Hi! Firstly, thanks for an excellent piece of software. I recently started using pennylane more, and enjoying it.

Here is a problem I’m trying to solve. I have a deep circuit composed of identical layers with different parameters (think a typical brickwork circuit). I have many parameter configurations, and for each need to compute expectation values of many different (non-commuting) observables. By compute, I mean simulate (noiseless pure simulation).

To efficiently compute expectation values of many observables, I return them all in the same quantum node. As far as I understand, in this case the statevector is computed only once, and there is basically no overhead for additional observables.

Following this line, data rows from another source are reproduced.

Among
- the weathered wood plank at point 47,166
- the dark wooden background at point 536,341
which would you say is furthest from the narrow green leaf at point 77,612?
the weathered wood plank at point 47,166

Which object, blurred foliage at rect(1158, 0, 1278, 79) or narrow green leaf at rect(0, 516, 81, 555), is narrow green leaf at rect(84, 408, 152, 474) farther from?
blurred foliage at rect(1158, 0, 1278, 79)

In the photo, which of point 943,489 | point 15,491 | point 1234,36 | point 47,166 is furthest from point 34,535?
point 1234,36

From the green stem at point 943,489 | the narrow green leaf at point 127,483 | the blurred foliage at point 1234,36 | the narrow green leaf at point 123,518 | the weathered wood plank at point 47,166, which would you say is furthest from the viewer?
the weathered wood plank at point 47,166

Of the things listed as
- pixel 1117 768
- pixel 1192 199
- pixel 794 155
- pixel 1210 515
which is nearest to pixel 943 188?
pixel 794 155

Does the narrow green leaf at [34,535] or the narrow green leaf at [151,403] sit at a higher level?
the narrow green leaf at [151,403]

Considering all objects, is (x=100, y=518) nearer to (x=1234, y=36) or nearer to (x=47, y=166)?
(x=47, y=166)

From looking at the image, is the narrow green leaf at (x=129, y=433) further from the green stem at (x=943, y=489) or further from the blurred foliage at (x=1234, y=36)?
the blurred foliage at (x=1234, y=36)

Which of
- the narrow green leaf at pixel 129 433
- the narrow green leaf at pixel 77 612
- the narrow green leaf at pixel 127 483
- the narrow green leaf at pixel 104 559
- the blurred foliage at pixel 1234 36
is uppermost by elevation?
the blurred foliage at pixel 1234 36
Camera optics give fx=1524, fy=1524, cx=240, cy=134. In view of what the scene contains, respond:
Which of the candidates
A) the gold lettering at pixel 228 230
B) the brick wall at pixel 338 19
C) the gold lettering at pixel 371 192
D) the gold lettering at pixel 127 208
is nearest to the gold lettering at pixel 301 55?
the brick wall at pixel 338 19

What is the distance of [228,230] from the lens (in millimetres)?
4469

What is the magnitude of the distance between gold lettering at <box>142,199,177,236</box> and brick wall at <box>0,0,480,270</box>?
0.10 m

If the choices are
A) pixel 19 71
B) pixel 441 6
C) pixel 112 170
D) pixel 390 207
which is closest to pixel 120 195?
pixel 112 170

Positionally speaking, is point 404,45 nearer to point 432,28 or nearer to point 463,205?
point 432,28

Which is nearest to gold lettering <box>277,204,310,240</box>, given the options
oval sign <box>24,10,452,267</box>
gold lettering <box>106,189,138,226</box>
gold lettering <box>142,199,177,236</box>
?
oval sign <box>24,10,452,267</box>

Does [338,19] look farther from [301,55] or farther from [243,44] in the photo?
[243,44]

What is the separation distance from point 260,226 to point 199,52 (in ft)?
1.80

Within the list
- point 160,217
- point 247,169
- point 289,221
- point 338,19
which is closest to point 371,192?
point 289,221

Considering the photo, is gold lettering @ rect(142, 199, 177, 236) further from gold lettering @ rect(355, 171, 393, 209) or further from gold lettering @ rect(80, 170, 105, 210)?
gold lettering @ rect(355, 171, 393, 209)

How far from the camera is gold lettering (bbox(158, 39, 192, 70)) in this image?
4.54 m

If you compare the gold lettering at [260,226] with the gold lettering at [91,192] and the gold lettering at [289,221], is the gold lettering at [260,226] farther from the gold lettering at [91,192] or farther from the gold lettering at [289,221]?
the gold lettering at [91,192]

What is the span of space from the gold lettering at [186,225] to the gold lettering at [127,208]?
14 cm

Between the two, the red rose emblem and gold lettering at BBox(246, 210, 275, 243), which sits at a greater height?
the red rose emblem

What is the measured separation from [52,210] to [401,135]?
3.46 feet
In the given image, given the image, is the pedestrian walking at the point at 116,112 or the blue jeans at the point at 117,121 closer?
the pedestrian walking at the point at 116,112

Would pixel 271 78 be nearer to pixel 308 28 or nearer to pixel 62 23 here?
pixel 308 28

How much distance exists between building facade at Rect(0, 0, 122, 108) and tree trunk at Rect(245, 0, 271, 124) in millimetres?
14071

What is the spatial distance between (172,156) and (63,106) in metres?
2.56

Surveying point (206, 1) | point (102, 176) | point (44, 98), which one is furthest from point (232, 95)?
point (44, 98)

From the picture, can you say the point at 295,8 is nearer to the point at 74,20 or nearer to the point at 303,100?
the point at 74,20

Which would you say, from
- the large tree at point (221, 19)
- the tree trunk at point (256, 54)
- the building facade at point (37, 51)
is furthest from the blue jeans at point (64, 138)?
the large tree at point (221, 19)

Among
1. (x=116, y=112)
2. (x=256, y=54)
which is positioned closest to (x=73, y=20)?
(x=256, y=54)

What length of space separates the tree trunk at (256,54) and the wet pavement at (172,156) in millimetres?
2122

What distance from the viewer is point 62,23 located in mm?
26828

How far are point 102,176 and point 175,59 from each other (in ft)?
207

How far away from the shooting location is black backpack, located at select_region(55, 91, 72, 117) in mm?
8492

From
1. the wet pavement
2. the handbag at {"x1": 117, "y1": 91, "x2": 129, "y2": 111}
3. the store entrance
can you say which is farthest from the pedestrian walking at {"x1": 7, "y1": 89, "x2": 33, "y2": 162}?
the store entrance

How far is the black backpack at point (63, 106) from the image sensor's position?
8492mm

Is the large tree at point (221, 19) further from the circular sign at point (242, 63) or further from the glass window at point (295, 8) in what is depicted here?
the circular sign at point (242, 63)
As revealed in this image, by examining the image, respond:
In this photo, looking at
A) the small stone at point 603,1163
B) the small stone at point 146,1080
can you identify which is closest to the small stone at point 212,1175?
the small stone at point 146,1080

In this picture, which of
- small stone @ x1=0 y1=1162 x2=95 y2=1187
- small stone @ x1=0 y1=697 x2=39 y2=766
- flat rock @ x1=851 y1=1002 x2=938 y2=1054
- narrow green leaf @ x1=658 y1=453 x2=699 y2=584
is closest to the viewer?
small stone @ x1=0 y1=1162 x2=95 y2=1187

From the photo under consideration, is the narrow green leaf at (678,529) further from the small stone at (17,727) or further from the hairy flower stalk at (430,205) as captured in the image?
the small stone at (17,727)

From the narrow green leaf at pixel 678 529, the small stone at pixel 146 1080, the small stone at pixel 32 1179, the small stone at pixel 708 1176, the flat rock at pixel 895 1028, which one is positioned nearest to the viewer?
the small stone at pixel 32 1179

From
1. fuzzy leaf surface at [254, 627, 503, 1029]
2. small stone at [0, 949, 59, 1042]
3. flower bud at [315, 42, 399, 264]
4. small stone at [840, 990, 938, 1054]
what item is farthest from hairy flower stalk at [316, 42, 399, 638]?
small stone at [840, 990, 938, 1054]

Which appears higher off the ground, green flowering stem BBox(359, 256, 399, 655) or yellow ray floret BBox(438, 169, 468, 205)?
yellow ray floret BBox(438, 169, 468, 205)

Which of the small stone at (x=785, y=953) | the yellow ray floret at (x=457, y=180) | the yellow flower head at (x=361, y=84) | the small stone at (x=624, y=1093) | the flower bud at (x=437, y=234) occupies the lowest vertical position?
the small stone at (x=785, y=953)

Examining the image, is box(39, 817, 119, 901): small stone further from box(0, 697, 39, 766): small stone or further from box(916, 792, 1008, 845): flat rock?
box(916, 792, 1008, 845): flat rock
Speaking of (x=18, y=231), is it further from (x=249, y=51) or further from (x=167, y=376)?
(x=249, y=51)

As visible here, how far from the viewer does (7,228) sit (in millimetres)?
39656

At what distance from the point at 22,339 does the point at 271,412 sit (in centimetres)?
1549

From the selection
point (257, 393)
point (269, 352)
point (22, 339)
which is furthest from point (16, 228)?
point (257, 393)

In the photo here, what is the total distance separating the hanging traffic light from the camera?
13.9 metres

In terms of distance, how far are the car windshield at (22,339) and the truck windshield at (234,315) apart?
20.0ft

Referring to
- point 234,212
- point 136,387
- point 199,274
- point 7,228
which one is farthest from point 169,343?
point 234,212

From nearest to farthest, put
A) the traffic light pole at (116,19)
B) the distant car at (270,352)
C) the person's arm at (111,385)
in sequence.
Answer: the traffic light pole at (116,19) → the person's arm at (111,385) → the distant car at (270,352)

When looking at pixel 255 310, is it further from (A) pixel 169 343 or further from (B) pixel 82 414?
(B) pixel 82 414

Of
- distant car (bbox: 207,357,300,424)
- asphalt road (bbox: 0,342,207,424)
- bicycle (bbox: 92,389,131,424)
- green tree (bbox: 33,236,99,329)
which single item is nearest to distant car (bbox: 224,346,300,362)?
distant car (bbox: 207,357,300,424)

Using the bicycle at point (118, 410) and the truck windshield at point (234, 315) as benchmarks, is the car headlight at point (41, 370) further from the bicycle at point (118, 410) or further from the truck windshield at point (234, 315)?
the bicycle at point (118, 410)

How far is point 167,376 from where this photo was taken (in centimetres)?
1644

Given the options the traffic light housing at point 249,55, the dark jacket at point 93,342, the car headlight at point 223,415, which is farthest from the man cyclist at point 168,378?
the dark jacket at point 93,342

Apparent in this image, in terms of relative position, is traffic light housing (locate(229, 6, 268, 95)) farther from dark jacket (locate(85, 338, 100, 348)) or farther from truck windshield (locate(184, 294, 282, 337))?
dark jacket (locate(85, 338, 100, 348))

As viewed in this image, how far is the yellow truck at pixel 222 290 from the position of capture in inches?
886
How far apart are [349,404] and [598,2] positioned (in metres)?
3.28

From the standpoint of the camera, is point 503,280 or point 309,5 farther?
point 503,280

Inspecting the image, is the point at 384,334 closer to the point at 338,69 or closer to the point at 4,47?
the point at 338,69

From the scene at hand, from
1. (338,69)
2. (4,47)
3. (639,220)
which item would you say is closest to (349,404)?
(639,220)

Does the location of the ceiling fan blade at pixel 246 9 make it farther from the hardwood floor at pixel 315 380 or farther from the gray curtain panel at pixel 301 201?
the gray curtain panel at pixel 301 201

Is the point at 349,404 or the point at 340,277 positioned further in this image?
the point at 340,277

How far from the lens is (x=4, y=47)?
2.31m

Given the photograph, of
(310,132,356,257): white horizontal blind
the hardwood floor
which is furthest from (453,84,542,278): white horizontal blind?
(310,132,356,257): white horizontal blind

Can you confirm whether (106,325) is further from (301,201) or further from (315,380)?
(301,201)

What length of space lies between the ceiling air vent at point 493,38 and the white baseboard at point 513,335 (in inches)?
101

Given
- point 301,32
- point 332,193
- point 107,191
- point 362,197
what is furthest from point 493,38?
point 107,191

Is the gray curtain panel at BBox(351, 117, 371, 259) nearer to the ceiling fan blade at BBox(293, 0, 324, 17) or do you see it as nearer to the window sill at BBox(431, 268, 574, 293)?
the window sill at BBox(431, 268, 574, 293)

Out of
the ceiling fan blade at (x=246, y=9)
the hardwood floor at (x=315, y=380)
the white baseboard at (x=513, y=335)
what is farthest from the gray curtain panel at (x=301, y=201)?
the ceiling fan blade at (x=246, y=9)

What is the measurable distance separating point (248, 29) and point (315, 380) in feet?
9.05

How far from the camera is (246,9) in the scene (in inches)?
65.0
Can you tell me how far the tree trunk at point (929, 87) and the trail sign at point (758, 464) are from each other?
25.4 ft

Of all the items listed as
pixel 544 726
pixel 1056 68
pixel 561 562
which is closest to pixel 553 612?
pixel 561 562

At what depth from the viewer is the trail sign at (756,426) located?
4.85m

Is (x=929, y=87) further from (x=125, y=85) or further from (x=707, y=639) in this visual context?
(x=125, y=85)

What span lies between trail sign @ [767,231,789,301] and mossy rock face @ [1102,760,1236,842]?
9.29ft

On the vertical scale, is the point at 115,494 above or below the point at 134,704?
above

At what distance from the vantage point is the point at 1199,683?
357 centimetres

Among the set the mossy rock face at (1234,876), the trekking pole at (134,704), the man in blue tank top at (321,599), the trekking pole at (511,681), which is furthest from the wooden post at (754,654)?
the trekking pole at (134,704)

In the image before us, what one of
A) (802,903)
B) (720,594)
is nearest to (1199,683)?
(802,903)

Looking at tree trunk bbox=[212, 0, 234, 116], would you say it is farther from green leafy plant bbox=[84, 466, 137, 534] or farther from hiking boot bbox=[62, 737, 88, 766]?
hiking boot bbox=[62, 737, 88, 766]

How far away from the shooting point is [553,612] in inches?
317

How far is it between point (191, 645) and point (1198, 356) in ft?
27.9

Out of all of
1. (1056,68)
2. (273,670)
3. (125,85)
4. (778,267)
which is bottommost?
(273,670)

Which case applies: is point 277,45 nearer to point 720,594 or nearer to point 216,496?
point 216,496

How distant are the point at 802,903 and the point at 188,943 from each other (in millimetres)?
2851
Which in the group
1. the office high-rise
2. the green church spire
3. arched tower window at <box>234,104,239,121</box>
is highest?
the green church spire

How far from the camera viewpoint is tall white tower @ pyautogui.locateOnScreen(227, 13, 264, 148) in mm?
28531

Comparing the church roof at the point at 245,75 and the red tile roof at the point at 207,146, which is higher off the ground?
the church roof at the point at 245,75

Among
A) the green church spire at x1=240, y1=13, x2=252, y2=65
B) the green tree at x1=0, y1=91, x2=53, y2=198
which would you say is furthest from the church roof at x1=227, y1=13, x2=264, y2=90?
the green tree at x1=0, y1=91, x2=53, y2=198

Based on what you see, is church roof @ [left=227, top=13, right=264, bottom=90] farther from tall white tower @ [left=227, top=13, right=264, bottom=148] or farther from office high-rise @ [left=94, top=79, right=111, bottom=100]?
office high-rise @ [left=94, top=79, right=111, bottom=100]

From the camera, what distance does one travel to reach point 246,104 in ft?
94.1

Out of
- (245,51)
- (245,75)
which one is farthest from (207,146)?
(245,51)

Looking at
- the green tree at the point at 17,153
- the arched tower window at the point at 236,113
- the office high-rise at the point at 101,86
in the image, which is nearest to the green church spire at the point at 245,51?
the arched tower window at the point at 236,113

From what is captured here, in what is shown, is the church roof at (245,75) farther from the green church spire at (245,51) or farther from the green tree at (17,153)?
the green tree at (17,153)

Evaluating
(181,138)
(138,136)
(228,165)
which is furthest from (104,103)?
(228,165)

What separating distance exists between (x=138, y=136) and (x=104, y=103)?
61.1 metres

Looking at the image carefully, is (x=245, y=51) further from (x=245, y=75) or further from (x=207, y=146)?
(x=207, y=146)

But also, I need to do this for many parameter configurations, so I’d like to `jit`

the circuit. Here is one way to do it

```
import pennylane as qml
import jax
import jax.numpy as jnp
dev = qml.device('lightning.qubit', wires=1)
@qml.qnode(dev, interface='jax')
def circuit(x):
for xi in x:
qml.RX(xi, wires=0)
return qml.expval(qml.PauliX(0)), qml.expval(qml.PauliZ(0))
expectation = jax.jit(circuit)
x = jnp.linspace(0, 1, 500)
print(expectation(x))
```

The problem here is that for deep circuits, the compile time becomes prohibitive. However, because all layers are basically the same, I guess this should be possible by using something like `catalyst.for_loop`

. And indeed, I can get the circuit to compile very quickly with the following code

```
import pennylane as qml
import jax
import jax.numpy as jnp
import catalyst
dev = qml.device('lightning.qubit', wires=1)
@catalyst.qjit
@qml.qnode(dev, interface='jax')
def circuit(x):
def loop_fn(i):
qml.RX(x[i], wires=0)
catalyst.for_loop(0, len(x), 1)(loop_fn)()
return qml.expval(qml.PauliX(0)) #, qml.expval(qml.PauliZ(0))
expectation = jax.jit(circuit)
x = jnp.linspace(0, 1, 10000)
print(expectation(x))
```

But if I include the non-commuting observables (e.g. uncomment `qml.expval(qml.PauliZ(0))`

) I get

pennylane.QuantumFunctionError: Only observables that are qubit-wise commuting Pauli words can be returned on the same wire, some of the following measurements do not commute:

[expval(X(0)), expval(Z(0))]

Fundamentally, I do not see why returning non-commuting observables is fine in one case, but no the other.

Is there a workaround for that? Or perhaps another way to make compiling repeated layers fast/compute observables in batches efficiently?